What the exercise asks: Give the entries again exactly, every one of them.

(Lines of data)
- - - -

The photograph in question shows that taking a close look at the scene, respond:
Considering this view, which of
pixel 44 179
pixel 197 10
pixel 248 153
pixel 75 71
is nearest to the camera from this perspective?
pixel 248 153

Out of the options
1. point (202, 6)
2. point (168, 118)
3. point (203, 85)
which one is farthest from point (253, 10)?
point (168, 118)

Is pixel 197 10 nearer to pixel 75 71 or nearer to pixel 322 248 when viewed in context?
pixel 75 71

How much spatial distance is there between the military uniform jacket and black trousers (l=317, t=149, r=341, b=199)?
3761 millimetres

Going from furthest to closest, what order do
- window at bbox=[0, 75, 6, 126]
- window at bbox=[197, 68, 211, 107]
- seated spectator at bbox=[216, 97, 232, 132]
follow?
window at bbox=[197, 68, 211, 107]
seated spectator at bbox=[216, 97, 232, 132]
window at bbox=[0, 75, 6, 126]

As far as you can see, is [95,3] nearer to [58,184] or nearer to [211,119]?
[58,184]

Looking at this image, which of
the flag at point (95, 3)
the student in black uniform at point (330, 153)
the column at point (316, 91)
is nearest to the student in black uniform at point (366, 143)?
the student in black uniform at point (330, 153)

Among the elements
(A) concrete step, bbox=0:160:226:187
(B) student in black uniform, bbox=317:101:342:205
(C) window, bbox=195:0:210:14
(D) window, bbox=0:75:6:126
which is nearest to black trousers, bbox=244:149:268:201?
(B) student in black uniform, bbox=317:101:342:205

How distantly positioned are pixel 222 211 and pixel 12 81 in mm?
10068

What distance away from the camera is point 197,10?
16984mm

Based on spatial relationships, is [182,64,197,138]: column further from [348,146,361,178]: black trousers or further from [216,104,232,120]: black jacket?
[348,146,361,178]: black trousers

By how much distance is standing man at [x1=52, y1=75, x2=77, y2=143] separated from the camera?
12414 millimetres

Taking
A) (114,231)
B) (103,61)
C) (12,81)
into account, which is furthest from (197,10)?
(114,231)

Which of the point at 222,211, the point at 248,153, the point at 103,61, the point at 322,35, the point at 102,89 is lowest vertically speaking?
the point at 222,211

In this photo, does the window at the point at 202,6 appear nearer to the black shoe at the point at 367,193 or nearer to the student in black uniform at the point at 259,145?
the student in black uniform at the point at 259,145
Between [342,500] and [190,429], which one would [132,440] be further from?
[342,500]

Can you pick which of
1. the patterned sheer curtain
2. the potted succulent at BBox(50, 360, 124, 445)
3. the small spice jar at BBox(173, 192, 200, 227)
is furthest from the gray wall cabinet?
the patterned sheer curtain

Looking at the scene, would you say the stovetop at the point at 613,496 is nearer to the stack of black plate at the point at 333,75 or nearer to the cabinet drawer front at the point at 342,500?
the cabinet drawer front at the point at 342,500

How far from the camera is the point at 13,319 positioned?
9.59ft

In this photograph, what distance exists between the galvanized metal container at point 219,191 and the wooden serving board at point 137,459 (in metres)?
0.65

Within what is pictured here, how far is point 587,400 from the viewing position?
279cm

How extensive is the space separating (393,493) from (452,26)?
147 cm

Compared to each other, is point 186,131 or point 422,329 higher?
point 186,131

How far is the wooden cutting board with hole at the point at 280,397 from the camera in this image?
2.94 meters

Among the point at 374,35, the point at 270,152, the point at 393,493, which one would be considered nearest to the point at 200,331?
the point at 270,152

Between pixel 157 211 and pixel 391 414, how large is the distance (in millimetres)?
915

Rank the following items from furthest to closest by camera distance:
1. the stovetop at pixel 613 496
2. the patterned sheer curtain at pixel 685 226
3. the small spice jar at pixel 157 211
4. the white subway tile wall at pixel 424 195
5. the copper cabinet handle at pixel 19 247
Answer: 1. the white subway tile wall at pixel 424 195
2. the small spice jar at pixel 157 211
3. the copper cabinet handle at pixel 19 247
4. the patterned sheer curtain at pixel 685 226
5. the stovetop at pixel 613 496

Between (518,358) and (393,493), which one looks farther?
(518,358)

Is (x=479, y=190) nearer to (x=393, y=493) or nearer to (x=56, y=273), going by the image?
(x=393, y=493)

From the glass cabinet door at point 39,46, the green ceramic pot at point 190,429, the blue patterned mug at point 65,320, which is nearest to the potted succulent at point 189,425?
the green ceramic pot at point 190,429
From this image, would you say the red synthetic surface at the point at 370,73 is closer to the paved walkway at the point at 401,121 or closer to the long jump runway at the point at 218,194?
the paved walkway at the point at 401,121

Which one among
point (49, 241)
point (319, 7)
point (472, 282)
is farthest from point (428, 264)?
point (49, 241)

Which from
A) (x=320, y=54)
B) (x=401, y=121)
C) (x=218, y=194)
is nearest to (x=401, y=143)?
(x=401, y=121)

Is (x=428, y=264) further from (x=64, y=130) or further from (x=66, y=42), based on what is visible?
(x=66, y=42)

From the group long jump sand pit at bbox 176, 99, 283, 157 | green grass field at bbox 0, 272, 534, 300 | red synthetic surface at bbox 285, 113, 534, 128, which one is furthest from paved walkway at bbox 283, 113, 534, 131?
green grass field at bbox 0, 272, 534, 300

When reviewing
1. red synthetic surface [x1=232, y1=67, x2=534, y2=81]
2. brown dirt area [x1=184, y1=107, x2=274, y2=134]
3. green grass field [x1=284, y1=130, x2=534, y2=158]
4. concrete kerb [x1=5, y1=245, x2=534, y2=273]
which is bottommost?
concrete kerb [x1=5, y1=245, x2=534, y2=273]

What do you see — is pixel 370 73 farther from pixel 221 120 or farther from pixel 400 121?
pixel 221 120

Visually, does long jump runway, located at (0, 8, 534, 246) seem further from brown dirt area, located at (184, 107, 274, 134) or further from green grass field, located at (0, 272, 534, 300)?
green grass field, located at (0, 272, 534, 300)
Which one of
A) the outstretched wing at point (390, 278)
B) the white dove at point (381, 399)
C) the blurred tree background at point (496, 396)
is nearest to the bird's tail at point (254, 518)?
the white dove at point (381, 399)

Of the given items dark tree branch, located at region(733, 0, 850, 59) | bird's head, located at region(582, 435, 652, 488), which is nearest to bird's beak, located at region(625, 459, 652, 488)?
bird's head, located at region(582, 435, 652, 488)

- - - -

Correct output:
The photograph in question shows that taking a close look at the scene, respond:
Considering this view, which of
pixel 44 179
pixel 197 10
pixel 248 153
pixel 75 71
is nearest to the camera from this perspective?
pixel 248 153

Out of the options
1. point (202, 6)
2. point (168, 118)
3. point (203, 85)
which one is farthest from point (253, 10)?
point (168, 118)

Is pixel 197 10 nearer to pixel 75 71 or nearer to pixel 322 248 when viewed in context?
pixel 75 71

How much spatial distance is there between the military uniform jacket and black trousers (l=317, t=149, r=341, b=199)?
3761 millimetres

Going from furthest to closest, what order do
- window at bbox=[0, 75, 6, 126]
- window at bbox=[197, 68, 211, 107]
- seated spectator at bbox=[216, 97, 232, 132]
follow?
window at bbox=[197, 68, 211, 107]
seated spectator at bbox=[216, 97, 232, 132]
window at bbox=[0, 75, 6, 126]

As far as you can see, is [95,3] nearer to [58,184] or nearer to [211,119]?
[58,184]

Looking at this image, which of
the flag at point (95, 3)
the student in black uniform at point (330, 153)
the column at point (316, 91)
is nearest to the student in black uniform at point (366, 143)?
the student in black uniform at point (330, 153)

Among the elements
(A) concrete step, bbox=0:160:226:187
(B) student in black uniform, bbox=317:101:342:205
(C) window, bbox=195:0:210:14
(D) window, bbox=0:75:6:126
which is nearest to black trousers, bbox=244:149:268:201?
(B) student in black uniform, bbox=317:101:342:205

How distantly positioned are pixel 222 211 and pixel 12 81 in mm?
10068

What distance away from the camera is point 197,10?
16984mm

Based on spatial relationships, is [182,64,197,138]: column further from [348,146,361,178]: black trousers or further from [216,104,232,120]: black jacket?
[348,146,361,178]: black trousers

By how much distance is standing man at [x1=52, y1=75, x2=77, y2=143] separated from the camera?
12414 millimetres

Taking
A) (114,231)
B) (103,61)
C) (12,81)
into account, which is furthest from (197,10)?
(114,231)

Which of the point at 222,211, the point at 248,153, the point at 103,61, the point at 322,35, the point at 102,89 is lowest vertically speaking?
the point at 222,211

In this photo, does the window at the point at 202,6 appear nearer to the black shoe at the point at 367,193 or nearer to the student in black uniform at the point at 259,145?
the student in black uniform at the point at 259,145
Between [342,500] and [190,429], which one would [132,440] be further from?
[342,500]

Can you pick which of
1. the patterned sheer curtain
2. the potted succulent at BBox(50, 360, 124, 445)
3. the small spice jar at BBox(173, 192, 200, 227)
is furthest from the gray wall cabinet?
the patterned sheer curtain

Looking at the scene, would you say the stovetop at the point at 613,496 is nearer to the stack of black plate at the point at 333,75 or nearer to the cabinet drawer front at the point at 342,500?
the cabinet drawer front at the point at 342,500

How far from the camera is the point at 13,319 positioned?
9.59ft

In this photograph, what distance exists between the galvanized metal container at point 219,191 and the wooden serving board at point 137,459 (in metres)?
0.65

Within what is pictured here, how far is point 587,400 from the viewing position?
279cm

How extensive is the space separating (393,493) from (452,26)?
147 cm

Compared to each other, is point 186,131 or point 422,329 higher?
point 186,131

How far is the wooden cutting board with hole at the point at 280,397 from the camera in this image?
2.94 meters

Among the point at 374,35, the point at 270,152, the point at 393,493, which one would be considered nearest to the point at 200,331?
the point at 270,152

Between pixel 157 211 and pixel 391 414, how large is the distance (in millimetres)?
915

Rank the following items from furthest to closest by camera distance:
1. the stovetop at pixel 613 496
2. the patterned sheer curtain at pixel 685 226
3. the small spice jar at pixel 157 211
4. the white subway tile wall at pixel 424 195
5. the copper cabinet handle at pixel 19 247
Answer: 1. the white subway tile wall at pixel 424 195
2. the small spice jar at pixel 157 211
3. the copper cabinet handle at pixel 19 247
4. the patterned sheer curtain at pixel 685 226
5. the stovetop at pixel 613 496

Between (518,358) and (393,493), which one looks farther?
(518,358)

Is (x=479, y=190) nearer to (x=393, y=493) or nearer to (x=56, y=273), going by the image?
(x=393, y=493)

From the glass cabinet door at point 39,46, the green ceramic pot at point 190,429, the blue patterned mug at point 65,320, which is nearest to the potted succulent at point 189,425?
the green ceramic pot at point 190,429
From this image, would you say the red synthetic surface at the point at 370,73 is closer to the paved walkway at the point at 401,121 or closer to the long jump runway at the point at 218,194?
the paved walkway at the point at 401,121

Which one among
point (49, 241)
point (319, 7)
point (472, 282)
is farthest from point (428, 264)?
point (49, 241)

Which from
A) (x=320, y=54)
B) (x=401, y=121)
C) (x=218, y=194)
is nearest to (x=401, y=143)?
(x=401, y=121)

Is (x=428, y=264) further from (x=64, y=130) or further from (x=66, y=42), based on what is visible?
(x=66, y=42)

From the group long jump sand pit at bbox 176, 99, 283, 157 | green grass field at bbox 0, 272, 534, 300 | red synthetic surface at bbox 285, 113, 534, 128, which one is furthest from paved walkway at bbox 283, 113, 534, 131?
green grass field at bbox 0, 272, 534, 300

When reviewing
1. red synthetic surface [x1=232, y1=67, x2=534, y2=81]
2. brown dirt area [x1=184, y1=107, x2=274, y2=134]
3. green grass field [x1=284, y1=130, x2=534, y2=158]
4. concrete kerb [x1=5, y1=245, x2=534, y2=273]
which is bottommost?
concrete kerb [x1=5, y1=245, x2=534, y2=273]

What do you see — is pixel 370 73 farther from pixel 221 120 or farther from pixel 400 121?
pixel 221 120

Visually, does long jump runway, located at (0, 8, 534, 246) seem further from brown dirt area, located at (184, 107, 274, 134) or further from green grass field, located at (0, 272, 534, 300)?
green grass field, located at (0, 272, 534, 300)
Which one of
A) the outstretched wing at point (390, 278)
B) the white dove at point (381, 399)
C) the blurred tree background at point (496, 396)
is nearest to the bird's tail at point (254, 518)?
the white dove at point (381, 399)

Of the given items dark tree branch, located at region(733, 0, 850, 59) | bird's head, located at region(582, 435, 652, 488), which is nearest to bird's beak, located at region(625, 459, 652, 488)?
bird's head, located at region(582, 435, 652, 488)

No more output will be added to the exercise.